[Tutor] Urgent: unicode problems writing CSV file

Wed Jun 8 13:43:29 EDT 2016

On Wed, Jun 08, 2016 at 09:54:23AM -0400, Alex Hall wrote:
> All,
> I'm working on a project that writes CSV files, and I have to get it done
> very soon. I've done this before, but I'm suddenly hitting a problem with
> unicode conversions. I'm trying to write data, but getting the standard
> cannot encode character: ordinal not in range(128)

I infer from your error that you are using Python 2. Is that right? You 
should say so, *especially* for Unicode problems, because Python 3 uses 
a very different (and much better) system for handling text strings.

Also, there is no such thing as a "standard" error. All error messages 
are different, and they usually show lots of debugging information that 
you haven't yet learned to read. But we have, so please show us the full 
traceback!

> I've tried
> str(info).encode("utf8")
> str(info).decode(utf8")

One of the problems with Python 2 is that it allows two nonsense 
operations: str.encode and unicode.decode. The whole string handling 
thing in Python 2 is a bit of a mess. It's over 20 years old, and dates 
back to before Unicode even existed, so you'll have to excuse a bit of 
confusion. In Python 2:

(1) str means *byte string*, NOT text string, and is limited 
    to "chars" with ordinal values 0 to 255;

(2) unicode means "text string";

(3) In an attempt to be helpful, Python 2 will try to automatically
    convert to and from bytes strings as needed. This works so long
    as all your characters are ASCII, but leads to chaos, confusion
    and error as soon as you have non-ASCII characters involved.
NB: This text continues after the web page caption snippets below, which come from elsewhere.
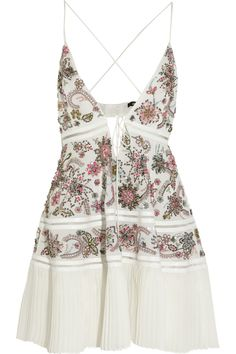 Roberto Cavalli | Python-trimmed embellished silk-georgette mini dress | NET-A-PORTER.COM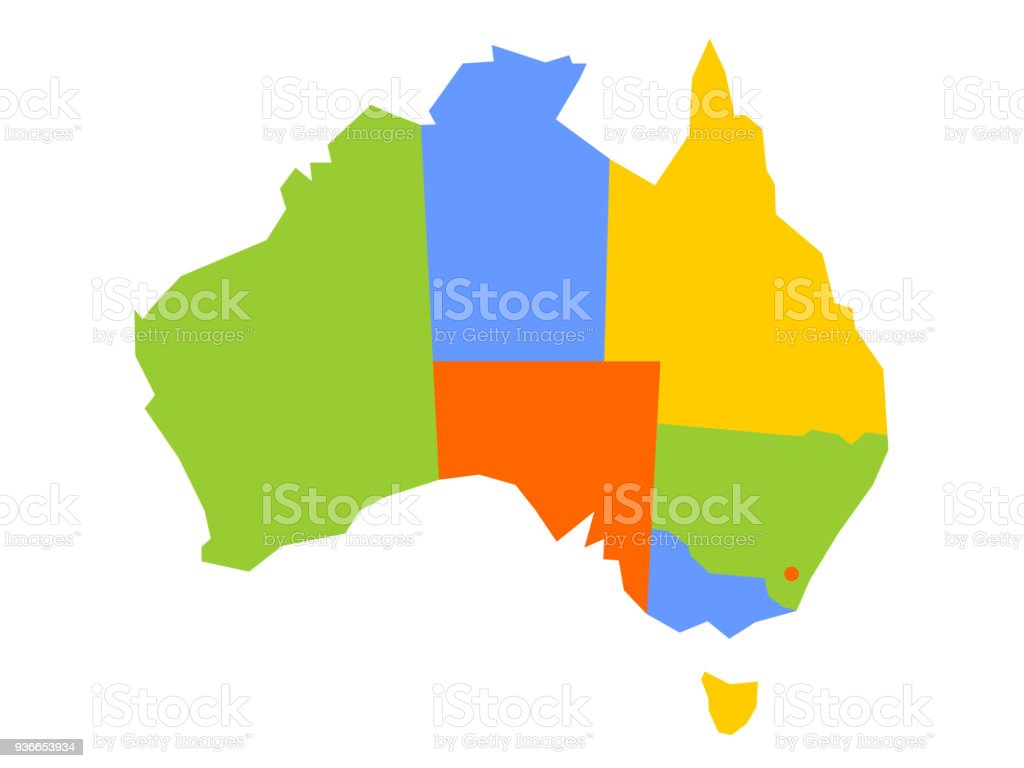 Download Map Of Australia.Colorful Blank Map Of Australia Vector Illustration Stock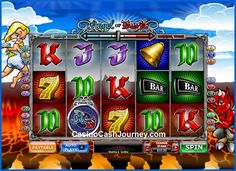 Angel or Devil is a 5-reel, 20 payline Playtech non progressive video slot machine. More this way... http://www.casinocashjourney.com/playtech-slots/angel-or-devil.htm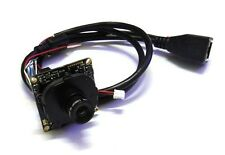 HD IP Camera Module 960P 1.3MP CCTV PCB Main Board Hi3518E, 2.8mm 1080p lens IRC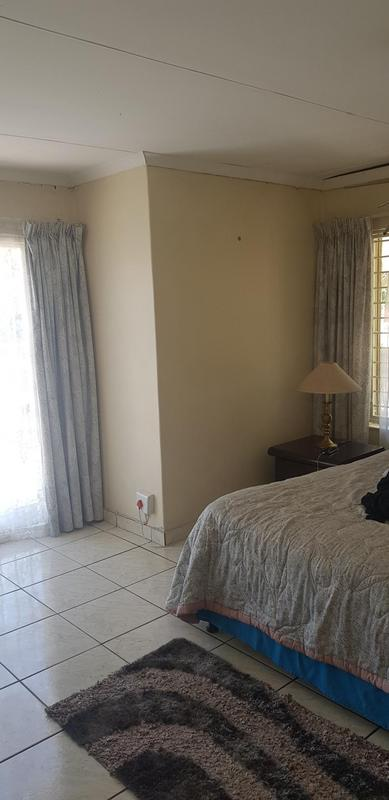 Property For Sale in Laudium, Centurion 11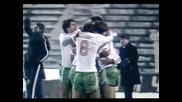Bulgaria - Wales 1-0 [euro Qualifying 1984 - Group 4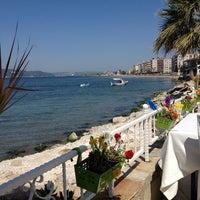 Photo taken at Marina Restaurant Cafe & Bar by Bugra Ç. on 4/30/2013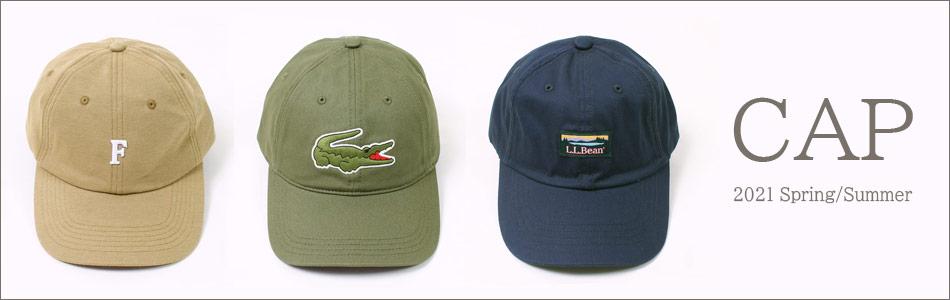 キャップ 帽子,2021春夏 2021ss
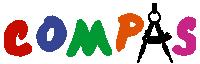 LibrariaCompas.ro - birotica, papetarie, rechizite, art&hobby, carti, jucarii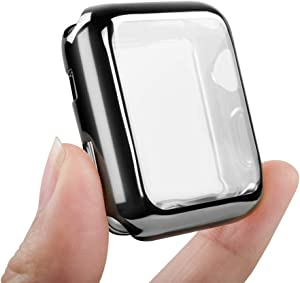 top4cus Environmental Anti-Resistant Soft TPU Lightweight 38mm Iwatch Case All-Around Protective Screen Protector Compatible Apple Watch Series 5 Series 4 Series 3 Series 2 - Black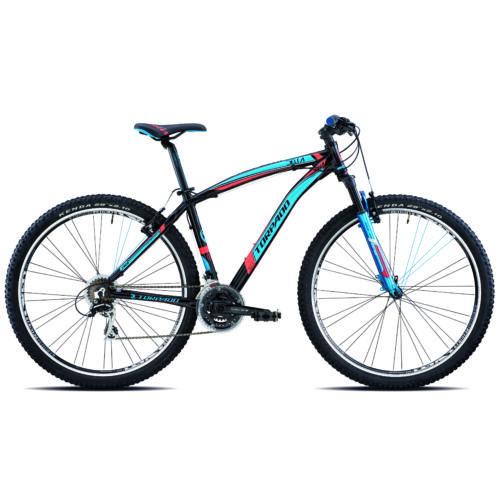 "Torpado T740 Delta férfi mountain bike 29"" 2019"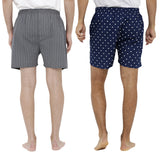 London bee men's boxer combo pack of 2  MLBCP20079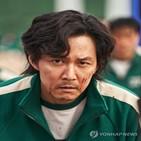 게임,오징어,이정재,사람,한국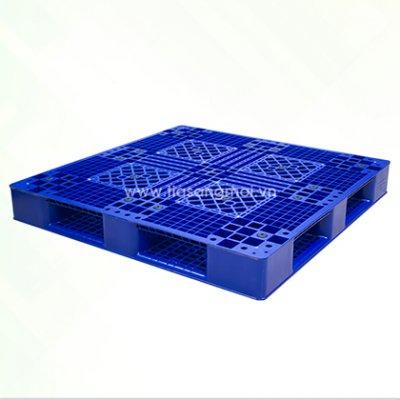 Pallet nhựa HT-562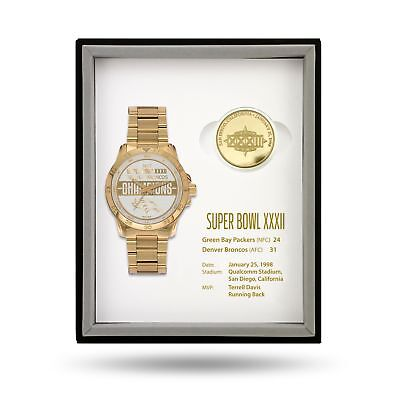 Denver Broncos Super Bowl Watch & Coin Gift Set Limited 50 sets MSRP: $375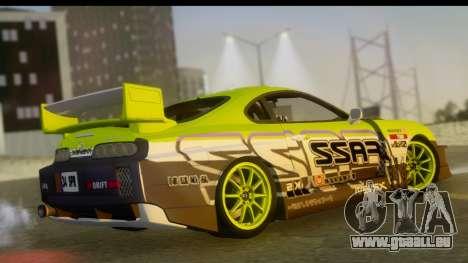 Toyota Supra Drift pour GTA San Andreas laissé vue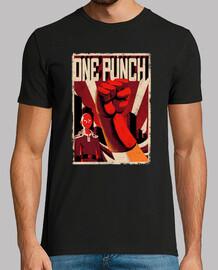 t-shirt punch russe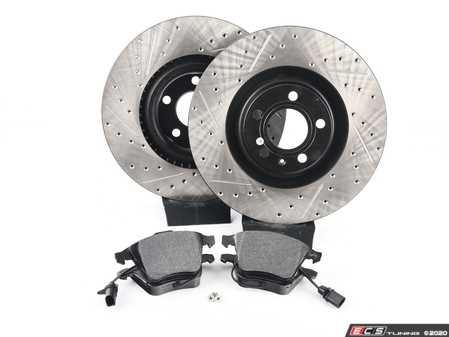ES#3537598 - 025997ECS0538KT - Performance Front Brake Service Kit - Featuring ECS V4 Drilled & Slotted rotors and Hawk HPS pads - Assembled By ECS - Audi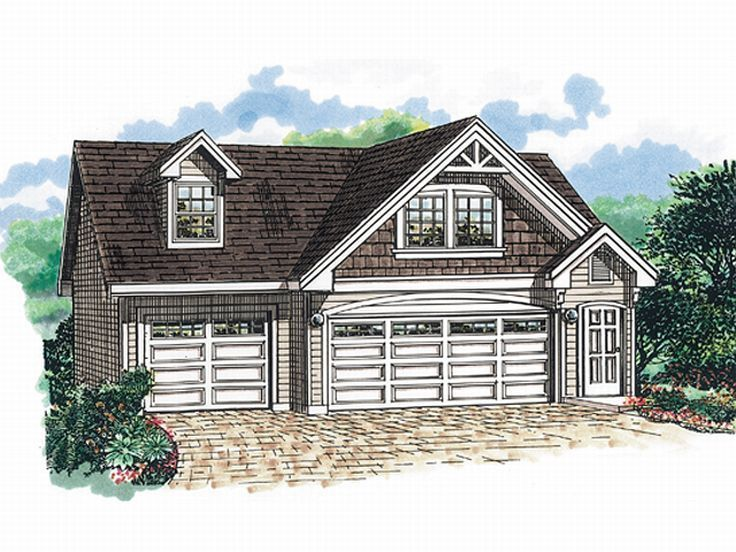 3 bay garage with apartment plans plan 032g 0004 find for Cool house plans garage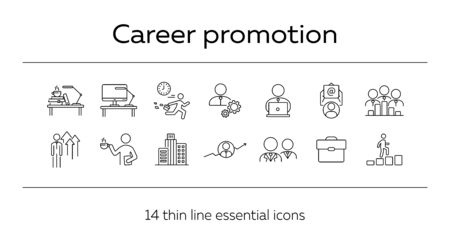 Career promotion line icon set. Employee, workplace, office building. Career concept. Can be used for topics like professional, leader, office worker Ilustración de vector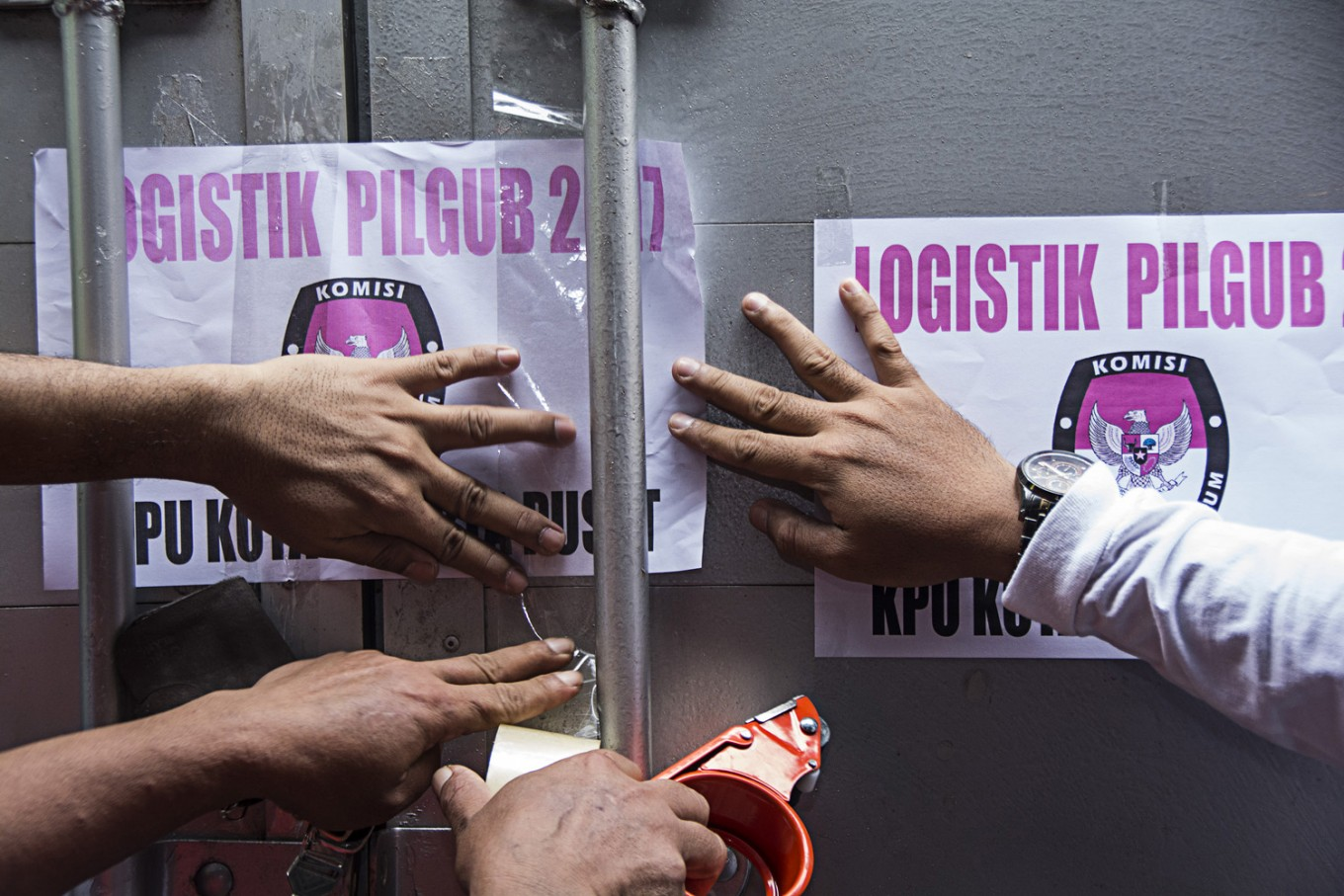 Some 15,000 lose voting rights in Jakarta election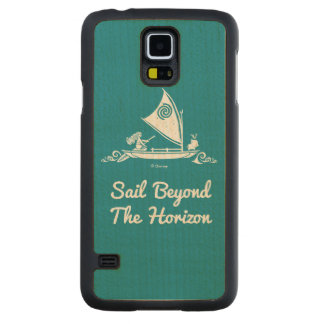 Moana | Sail Beyond The Horizon Maple Galaxy S5 Slim Case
Python 3 fixes these confusing features.

Remember two facts:

(1) To go from TEXT to BYTES (i.e. unicode -> str) use ENCODE;

(2) To go from BYTES to TEXT (i.e. str -> unicode) use DECODE.

but you must be careful to prevent Python doing those automatic 
conversions first.

Looking at your code:

    str(info).encode("utf8")

that's wrong, because it tries to go from str->unicode using encode. But 
using decode also gives the same error. That hints that the error is 
happening in the call to str() first.

Firstly, we need to know what info is. Run this:

print type(info)
print repr(info)
print str(info)

and report any errors and output. I'm going to assume that info is a 
unicode object. Why? Because that will give the error you experience:

py> info = u'abcµ'
py> str(info)
Traceback (most recent call last):
  File "<stdin>", line 1, in <module>
UnicodeEncodeError: 'ascii' codec can't encode character u'\xb5' in 
position 3: ordinal not in range(128)

The right way to convert unicode text to a byte str is with the encode 
method. Unless you have good reason to use another encoding, always use 
UTF-8 (which I see you are doing, great).

py> info.encode('utf-8')
'abc\xc2\xb5'

If all your Unicode text strings are valid and correct, that should be 
all you need, but if you are paranoid and fear "invalid" Unicode 
strings, which can theoretically happen (ask me how if you care), you 
can take a belt-and-braces approach and preemptively deal with errors by 
converting them to question marks.

NOTE THAT THIS THROWS AWAY INFORMATION FROM YOUR UNICODE TEXT.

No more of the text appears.